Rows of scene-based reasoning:

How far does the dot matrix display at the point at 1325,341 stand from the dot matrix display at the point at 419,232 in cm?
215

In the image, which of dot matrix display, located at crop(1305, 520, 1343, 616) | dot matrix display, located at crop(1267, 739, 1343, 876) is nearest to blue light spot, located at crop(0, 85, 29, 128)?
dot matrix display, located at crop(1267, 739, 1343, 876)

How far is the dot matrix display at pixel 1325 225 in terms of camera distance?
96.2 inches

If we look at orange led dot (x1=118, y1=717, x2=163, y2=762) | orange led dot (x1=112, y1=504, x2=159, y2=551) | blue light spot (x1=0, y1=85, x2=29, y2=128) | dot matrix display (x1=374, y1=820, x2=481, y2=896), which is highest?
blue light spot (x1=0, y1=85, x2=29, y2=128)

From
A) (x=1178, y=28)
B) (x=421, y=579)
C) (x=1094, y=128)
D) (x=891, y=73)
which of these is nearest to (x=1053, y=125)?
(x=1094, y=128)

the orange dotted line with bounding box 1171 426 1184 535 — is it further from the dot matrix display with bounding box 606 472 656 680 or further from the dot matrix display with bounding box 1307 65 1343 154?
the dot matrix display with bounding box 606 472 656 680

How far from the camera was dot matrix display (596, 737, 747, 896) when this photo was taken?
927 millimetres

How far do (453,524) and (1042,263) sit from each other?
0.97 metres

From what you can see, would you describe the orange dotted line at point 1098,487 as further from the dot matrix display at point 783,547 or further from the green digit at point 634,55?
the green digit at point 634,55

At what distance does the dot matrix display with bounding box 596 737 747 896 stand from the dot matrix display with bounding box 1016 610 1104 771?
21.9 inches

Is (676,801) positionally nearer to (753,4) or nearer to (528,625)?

| Challenge |
Reproduce the rows word for word, starting at the very beginning and stopping after the line that contains "21.9 inches".

| Exercise output |
How far does the dot matrix display at the point at 1325,341 stand from the dot matrix display at the point at 419,232 in cm?
215

In the image, which of dot matrix display, located at crop(1305, 520, 1343, 616) | dot matrix display, located at crop(1267, 739, 1343, 876) is nearest to blue light spot, located at crop(0, 85, 29, 128)?
dot matrix display, located at crop(1267, 739, 1343, 876)

How far is the dot matrix display at pixel 1325 225 in terms of camera distance?
96.2 inches

If we look at orange led dot (x1=118, y1=717, x2=163, y2=762) | orange led dot (x1=112, y1=504, x2=159, y2=551) | blue light spot (x1=0, y1=85, x2=29, y2=128) | dot matrix display (x1=374, y1=820, x2=481, y2=896), which is highest?
blue light spot (x1=0, y1=85, x2=29, y2=128)

From
A) (x=1178, y=28)
B) (x=421, y=579)
C) (x=1094, y=128)
D) (x=891, y=73)
which of these is nearest to (x=1053, y=125)?
(x=1094, y=128)

the orange dotted line with bounding box 1171 426 1184 535 — is it further from the dot matrix display with bounding box 606 472 656 680 or further from the dot matrix display with bounding box 1307 65 1343 154?
the dot matrix display with bounding box 606 472 656 680

How far from the camera was dot matrix display (596, 737, 747, 896) when this photo was taken?
927 millimetres

How far do (453,524) and (1042,263) sit from each other?
0.97 metres

From what you can see, would you describe the orange dotted line at point 1098,487 as further from the dot matrix display at point 783,547 or further from the green digit at point 634,55?
the green digit at point 634,55

At what distance does the dot matrix display with bounding box 596 737 747 896 stand from the dot matrix display with bounding box 1016 610 1104 771?
21.9 inches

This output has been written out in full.